Brano proposto:

★ ★ ★ ★ ★

Anna, come è nata la sua scelta?
"Sono andata in pensione nel 2016, a 63 anni. Potevo rimanere fino a 70
anni in quanto professore ordinario, ma ho voluto dare spazio ai
giovani. Due anni dopo mi contatta un amico che lavora a Duhok per
Aispo. Mi dice che il Direttorato della Salute locale ha bisogno di
aiuto perché la situazione era disperata. Nei campi profughi c'erano
adolescenti che si davano fuoco".
Non venivano curati?
"Qui non esiste la neuropsichiatria infantile e nemmeno una seria formazione in psicologia"
Perché ha contattato lei?
"I servizi sanitari a Trieste sono di tradizione basagliana. Per la
diagnosi e il trattamento usiamo il modello bio-psico-sociale che
integra i fattori biologici, sociali e relazionali col contesto
famigliare. Lavoriamo con gli amici e la famiglia del paziente, in altre
parole. In Kurdistan questo è fondamentale, perché lo stigma è ancora
forte..."

★ ★ ★ ★ ★

Dati da esaminare:
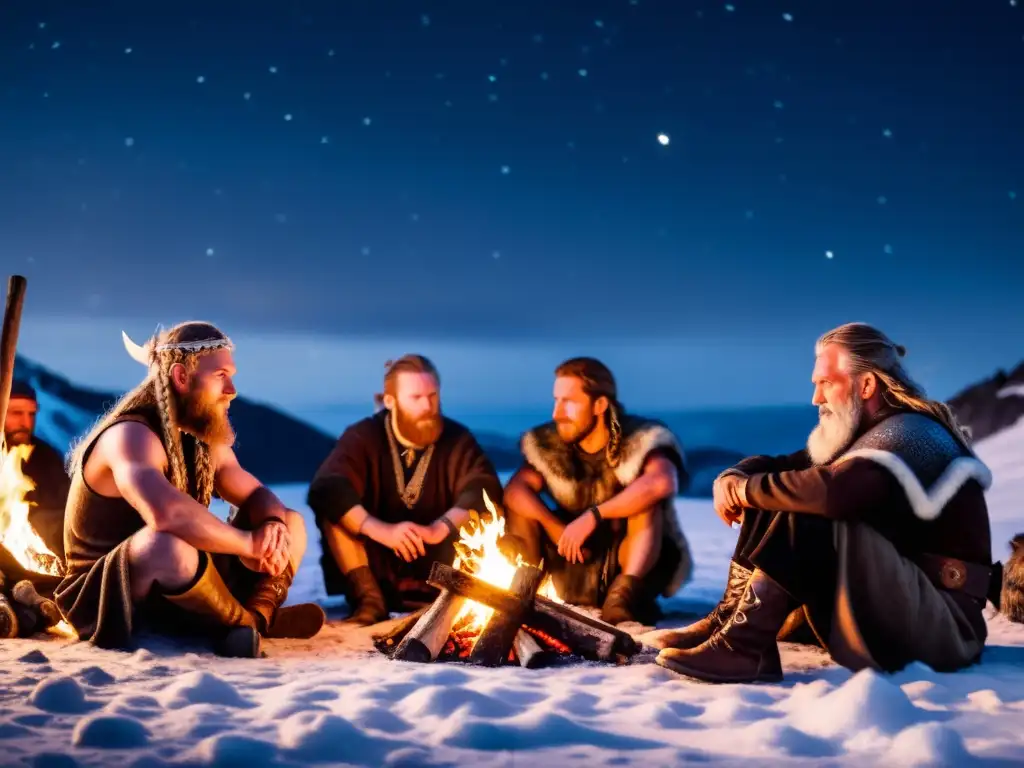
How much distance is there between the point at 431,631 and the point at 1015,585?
349 cm

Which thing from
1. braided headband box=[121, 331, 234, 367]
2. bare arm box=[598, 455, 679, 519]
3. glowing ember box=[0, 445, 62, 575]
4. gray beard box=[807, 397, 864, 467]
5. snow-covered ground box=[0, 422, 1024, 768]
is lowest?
snow-covered ground box=[0, 422, 1024, 768]

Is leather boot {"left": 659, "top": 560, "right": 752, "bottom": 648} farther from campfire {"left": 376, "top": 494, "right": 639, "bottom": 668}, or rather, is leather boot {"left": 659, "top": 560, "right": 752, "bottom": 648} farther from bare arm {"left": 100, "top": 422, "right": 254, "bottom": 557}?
bare arm {"left": 100, "top": 422, "right": 254, "bottom": 557}

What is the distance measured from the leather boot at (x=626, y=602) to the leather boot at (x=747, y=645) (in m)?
1.70

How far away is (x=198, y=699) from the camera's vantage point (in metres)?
3.66

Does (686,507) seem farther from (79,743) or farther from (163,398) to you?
(79,743)

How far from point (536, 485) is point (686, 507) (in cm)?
843

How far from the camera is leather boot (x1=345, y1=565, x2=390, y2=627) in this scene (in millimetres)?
5934

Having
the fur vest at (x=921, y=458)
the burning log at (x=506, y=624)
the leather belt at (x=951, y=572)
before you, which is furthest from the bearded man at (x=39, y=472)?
the leather belt at (x=951, y=572)

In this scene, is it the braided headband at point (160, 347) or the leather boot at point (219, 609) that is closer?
the leather boot at point (219, 609)

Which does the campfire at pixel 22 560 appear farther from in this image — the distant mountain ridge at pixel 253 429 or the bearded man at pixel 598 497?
the distant mountain ridge at pixel 253 429

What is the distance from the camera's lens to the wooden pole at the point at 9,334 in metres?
5.18

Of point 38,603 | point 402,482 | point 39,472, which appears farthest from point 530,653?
point 39,472

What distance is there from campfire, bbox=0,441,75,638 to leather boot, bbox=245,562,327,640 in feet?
2.95

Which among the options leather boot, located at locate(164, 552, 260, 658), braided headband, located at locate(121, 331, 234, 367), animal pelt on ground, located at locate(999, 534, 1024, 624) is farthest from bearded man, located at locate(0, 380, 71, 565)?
animal pelt on ground, located at locate(999, 534, 1024, 624)
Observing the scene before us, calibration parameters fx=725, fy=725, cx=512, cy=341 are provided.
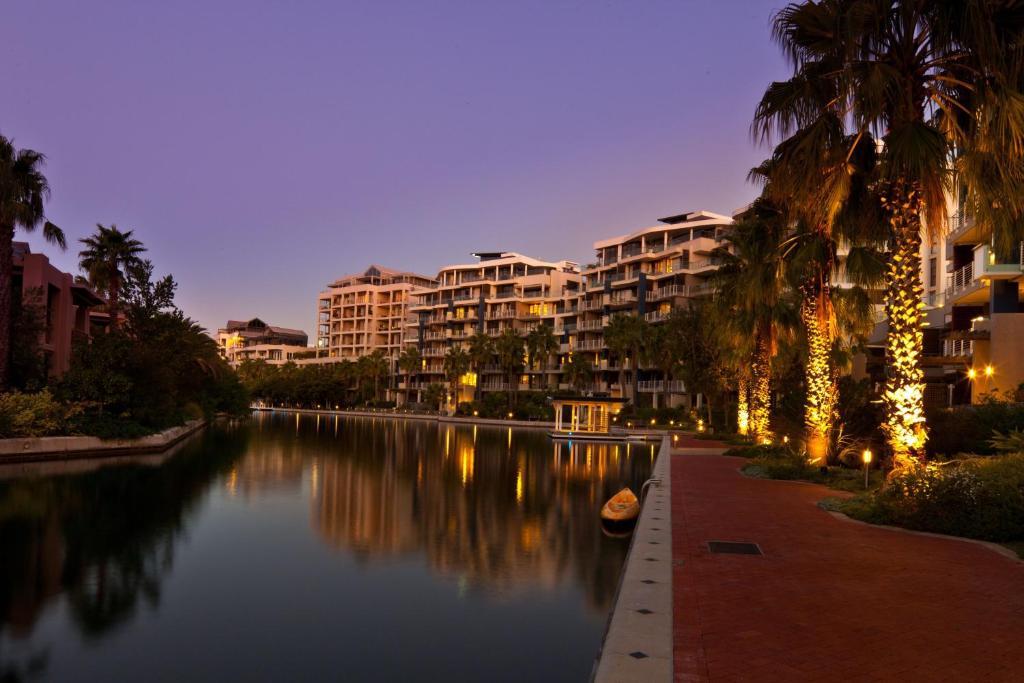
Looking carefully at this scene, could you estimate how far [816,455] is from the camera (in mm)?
23031

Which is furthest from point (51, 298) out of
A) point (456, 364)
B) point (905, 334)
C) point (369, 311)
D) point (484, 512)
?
point (369, 311)

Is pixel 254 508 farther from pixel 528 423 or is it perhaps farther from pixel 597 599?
pixel 528 423

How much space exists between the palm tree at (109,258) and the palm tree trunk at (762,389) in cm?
3675

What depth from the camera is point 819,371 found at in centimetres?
2320

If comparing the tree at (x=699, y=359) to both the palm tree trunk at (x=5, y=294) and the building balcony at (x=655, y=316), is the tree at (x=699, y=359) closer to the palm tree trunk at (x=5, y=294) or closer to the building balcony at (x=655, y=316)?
the building balcony at (x=655, y=316)

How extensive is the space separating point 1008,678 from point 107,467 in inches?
1035

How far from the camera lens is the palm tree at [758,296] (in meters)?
25.8

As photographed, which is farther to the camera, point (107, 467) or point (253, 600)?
point (107, 467)

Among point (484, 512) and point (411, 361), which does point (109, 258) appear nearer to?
point (484, 512)

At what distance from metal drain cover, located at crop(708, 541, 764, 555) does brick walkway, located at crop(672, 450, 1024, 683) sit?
213mm

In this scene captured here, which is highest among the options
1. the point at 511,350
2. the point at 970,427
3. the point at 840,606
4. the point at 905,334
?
the point at 511,350

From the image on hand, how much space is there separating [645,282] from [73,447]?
62742 millimetres

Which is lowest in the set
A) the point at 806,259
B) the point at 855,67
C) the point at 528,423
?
the point at 528,423

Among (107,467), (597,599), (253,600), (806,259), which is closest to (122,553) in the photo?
(253,600)
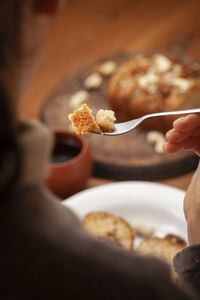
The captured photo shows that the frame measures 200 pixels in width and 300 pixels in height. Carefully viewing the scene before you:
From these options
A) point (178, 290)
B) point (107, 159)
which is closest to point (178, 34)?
point (107, 159)

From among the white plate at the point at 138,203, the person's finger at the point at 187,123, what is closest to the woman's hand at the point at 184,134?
the person's finger at the point at 187,123

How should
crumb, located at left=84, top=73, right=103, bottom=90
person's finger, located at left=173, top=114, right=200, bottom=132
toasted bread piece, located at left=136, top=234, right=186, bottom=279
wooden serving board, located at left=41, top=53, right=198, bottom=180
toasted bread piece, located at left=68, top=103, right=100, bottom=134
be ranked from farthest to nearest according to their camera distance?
crumb, located at left=84, top=73, right=103, bottom=90 → wooden serving board, located at left=41, top=53, right=198, bottom=180 → toasted bread piece, located at left=136, top=234, right=186, bottom=279 → person's finger, located at left=173, top=114, right=200, bottom=132 → toasted bread piece, located at left=68, top=103, right=100, bottom=134

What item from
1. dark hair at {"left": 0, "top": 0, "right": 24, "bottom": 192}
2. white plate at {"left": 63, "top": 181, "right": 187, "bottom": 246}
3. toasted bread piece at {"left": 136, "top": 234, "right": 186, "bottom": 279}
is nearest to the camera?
dark hair at {"left": 0, "top": 0, "right": 24, "bottom": 192}

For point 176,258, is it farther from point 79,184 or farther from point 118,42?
point 118,42

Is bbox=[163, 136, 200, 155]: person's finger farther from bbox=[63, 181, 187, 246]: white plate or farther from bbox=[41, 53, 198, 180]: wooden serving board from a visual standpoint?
bbox=[41, 53, 198, 180]: wooden serving board

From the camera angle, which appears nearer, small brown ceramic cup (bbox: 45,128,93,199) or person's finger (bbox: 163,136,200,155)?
person's finger (bbox: 163,136,200,155)

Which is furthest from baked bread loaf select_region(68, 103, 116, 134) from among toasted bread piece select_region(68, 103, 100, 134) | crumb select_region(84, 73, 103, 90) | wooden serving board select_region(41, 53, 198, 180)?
crumb select_region(84, 73, 103, 90)

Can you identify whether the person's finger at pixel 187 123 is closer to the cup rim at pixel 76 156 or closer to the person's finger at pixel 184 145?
the person's finger at pixel 184 145
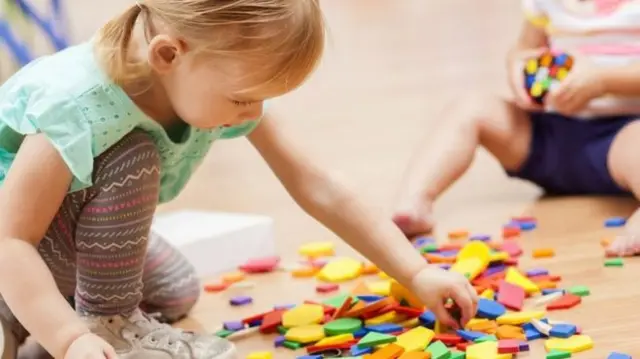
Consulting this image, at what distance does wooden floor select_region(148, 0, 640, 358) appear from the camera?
1166 mm

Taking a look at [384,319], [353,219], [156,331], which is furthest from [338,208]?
[156,331]

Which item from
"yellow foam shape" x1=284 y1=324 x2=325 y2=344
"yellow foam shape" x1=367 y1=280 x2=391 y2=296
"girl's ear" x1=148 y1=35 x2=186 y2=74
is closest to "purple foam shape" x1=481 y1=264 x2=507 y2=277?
"yellow foam shape" x1=367 y1=280 x2=391 y2=296

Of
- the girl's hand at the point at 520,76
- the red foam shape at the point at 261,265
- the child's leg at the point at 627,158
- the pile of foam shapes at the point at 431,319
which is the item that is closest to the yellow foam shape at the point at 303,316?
the pile of foam shapes at the point at 431,319

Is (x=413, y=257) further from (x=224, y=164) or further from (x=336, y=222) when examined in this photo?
(x=224, y=164)

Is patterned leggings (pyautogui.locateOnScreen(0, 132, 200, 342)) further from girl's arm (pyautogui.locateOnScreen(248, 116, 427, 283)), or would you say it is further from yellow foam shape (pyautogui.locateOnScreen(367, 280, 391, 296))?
yellow foam shape (pyautogui.locateOnScreen(367, 280, 391, 296))

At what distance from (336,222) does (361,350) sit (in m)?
0.16

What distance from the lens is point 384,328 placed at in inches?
42.0

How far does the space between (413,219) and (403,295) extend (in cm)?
30

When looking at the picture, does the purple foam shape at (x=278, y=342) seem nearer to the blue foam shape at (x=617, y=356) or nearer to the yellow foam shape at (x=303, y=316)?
the yellow foam shape at (x=303, y=316)

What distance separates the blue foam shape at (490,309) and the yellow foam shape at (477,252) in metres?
0.14

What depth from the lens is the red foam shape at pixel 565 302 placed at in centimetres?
109

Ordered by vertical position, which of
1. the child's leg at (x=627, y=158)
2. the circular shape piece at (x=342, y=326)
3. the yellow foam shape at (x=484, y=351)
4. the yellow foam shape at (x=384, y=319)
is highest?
the child's leg at (x=627, y=158)

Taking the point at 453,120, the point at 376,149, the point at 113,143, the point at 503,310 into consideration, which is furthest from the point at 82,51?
the point at 376,149

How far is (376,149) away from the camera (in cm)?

★ ★ ★ ★ ★

Consegna:
Riscrivi l'intervista ad Anna da "Anna, come è" fino a "ha contattato lei?" incluso, mettendo "Erbil" al posto di "Duhok".

Soluzione:
Anna, come è nata la sua scelta?
"Sono andata in pensione nel 2016, a 63 anni. Potevo rimanere fino a 70
anni in quanto professore ordinario, ma ho voluto dare spazio ai
giovani. Due anni dopo mi contatta un amico che lavora a Erbil per
Aispo. Mi dice che il Direttorato della Salute locale ha bisogno di
aiuto perché la situazione era disperata. Nei campi profughi c'erano
adolescenti che si davano fuoco".
Non venivano curati?
"Qui non esiste la neuropsichiatria infantile e nemmeno una seria formazione in psicologia"
Perché ha contattato lei?